# Just one capsule of Rhodiola is enough to improve your stamina



## Arnold (Jan 1, 2020)

*Just one capsule of Rhodiola is enough to improve your stamina*

Endurance athletes who take one capsule of Rhodiola rosea an hour before training or before a competition perform better. In 2004 physiologists at the Katholieke Universiteit Leuven in Belgium discovered that the stamina and oxygen uptake of active students rose immediately after ingesting 200 mg Rhodiola extract.
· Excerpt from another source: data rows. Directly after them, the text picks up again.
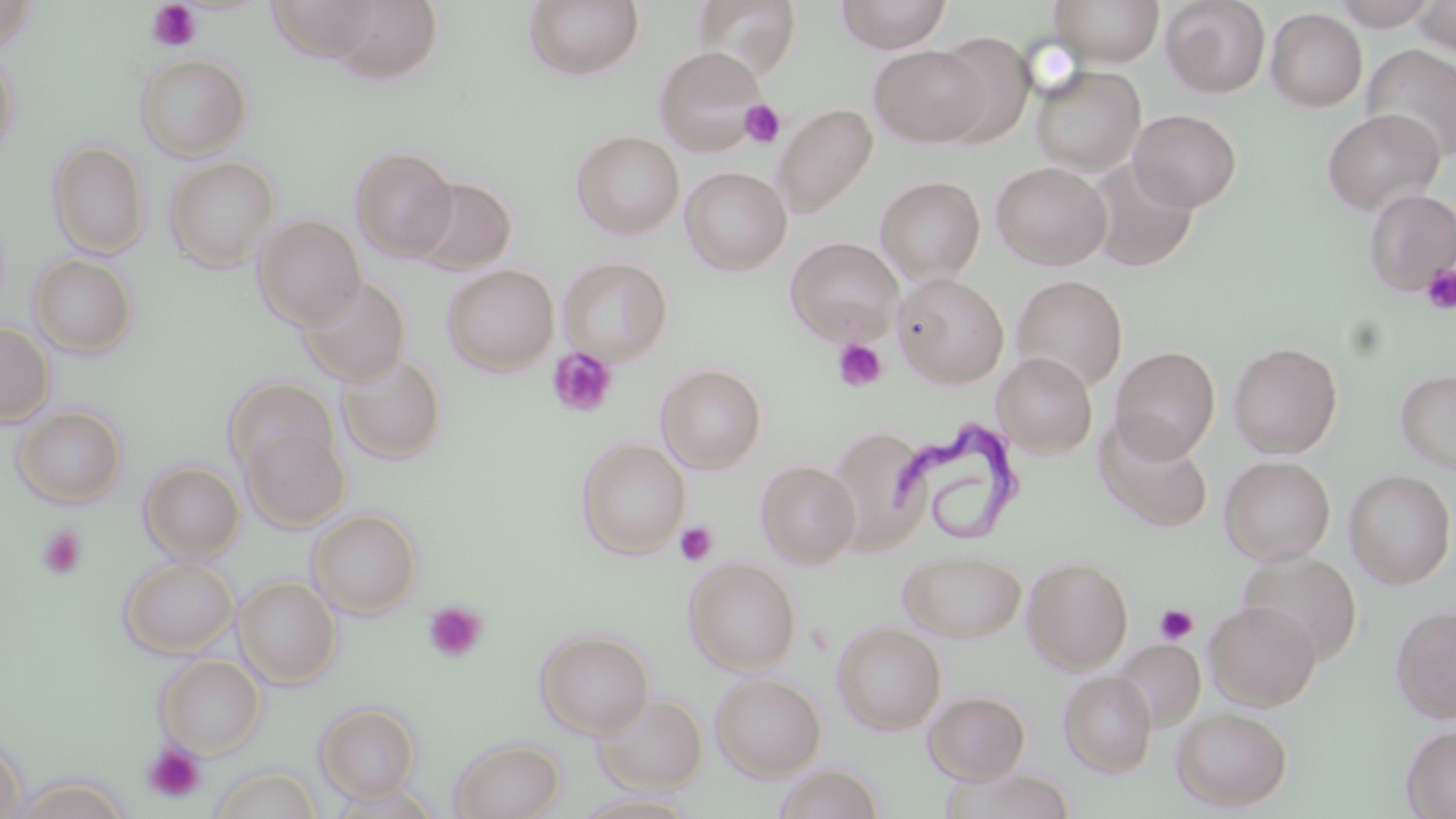

Summary:
  - Coordinate format: approximate bounding boxes as [x1, y1, x2, y2] in pixels
  - Uninfected red blood cell locations: [0, 0, 38, 49], [524, 0, 644, 80], [835, 0, 953, 52], [1050, 0, 1164, 66], [1160, 0, 1270, 97], [1327, 0, 1442, 29], [1412, 0, 1456, 58], [693, 1, 802, 79], [323, 2, 443, 83], [1266, 9, 1367, 111], [932, 32, 1035, 147], [1360, 44, 1456, 161], [869, 45, 990, 147], [654, 46, 768, 155], [0, 47, 19, 158], [134, 53, 252, 161], [1030, 65, 1146, 175], [772, 104, 878, 217], [1321, 108, 1444, 216], [1129, 109, 1241, 211], [571, 130, 684, 238], [47, 140, 150, 259], [350, 146, 459, 261], [163, 156, 280, 273], [1085, 158, 1198, 271], [991, 162, 1112, 270], [680, 166, 792, 275], [408, 176, 516, 274], [876, 176, 985, 284], [1363, 188, 1456, 296], [252, 214, 366, 329], [786, 237, 904, 344], [28, 253, 138, 358], [558, 256, 673, 365], [442, 264, 559, 375], [893, 274, 1009, 387], [1011, 274, 1128, 390], [297, 276, 411, 386], [0, 321, 54, 427], [1227, 340, 1343, 457], [1111, 345, 1220, 460], [993, 352, 1097, 457], [336, 353, 447, 465], [656, 364, 767, 472], [1395, 368, 1456, 475], [223, 377, 339, 477], [11, 405, 127, 509], [1095, 417, 1213, 532], [241, 423, 349, 532], [828, 426, 933, 554], [576, 439, 690, 558], [1219, 455, 1335, 565], [756, 460, 861, 567], [139, 461, 244, 562], [1343, 469, 1456, 588], [308, 509, 421, 618], [898, 549, 1027, 642], [1237, 550, 1362, 664], [118, 556, 239, 658], [1022, 556, 1134, 673], [684, 557, 801, 675], [233, 575, 342, 689], [1204, 600, 1321, 710], [1392, 604, 1456, 723], [831, 621, 947, 734], [535, 629, 654, 738], [1112, 639, 1205, 730], [155, 654, 266, 757], [1059, 670, 1157, 776], [710, 672, 826, 780], [924, 690, 1031, 784], [594, 693, 708, 794], [315, 702, 421, 802], [1171, 706, 1293, 811], [1402, 724, 1456, 818], [0, 737, 26, 819], [449, 738, 565, 819], [773, 764, 884, 819], [210, 766, 322, 819], [9, 776, 132, 819]
  - Platelet locations: [145, 1, 202, 52], [739, 100, 785, 148], [1420, 263, 1456, 314], [832, 338, 887, 393], [546, 346, 619, 418], [674, 522, 717, 566], [35, 525, 87, 582], [422, 601, 488, 664], [1154, 603, 1199, 646], [142, 741, 207, 804]
  - Trypanosoma brucei locations: [889, 418, 1024, 548]
  - Slide-level diagnosis: Trypanosoma brucei
  - Image size: 1456×819 pixels
  - Stain: May-Grünwald-Giemsa
  - Magnification: 1000x
  - Modality: light microscopy
  - Preparation: thin blood film
  - Field of view: single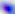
Rhodiola rosea is a succulent plant. Russian researchers who gave extracts of Rhodiola roots to lab animals in the second half of the twentieth century discovered that these enabled the animals to withstand heavy physical and mental stress better. Rats in the Russian experiments were able to swim for longer, for example. [Bull Exp Biol Med. 2003 Dec;136(6):585-7.]

*Human study*
The Belgian researchers wondered whether Rhodiola rosea also works immediately after taking a dose, so they did an experiment with 24 fit students.

The researchers first determined the subjects' endurance capacity, before they had taken anything, and then repeated the test twice: once 1 hour after the students had taken 200 mg Rhodiola, and once again after they had taken a placebo. The students had to cycle on a cyclometer, and increase the amount of energy they produced by 20 watts each minute.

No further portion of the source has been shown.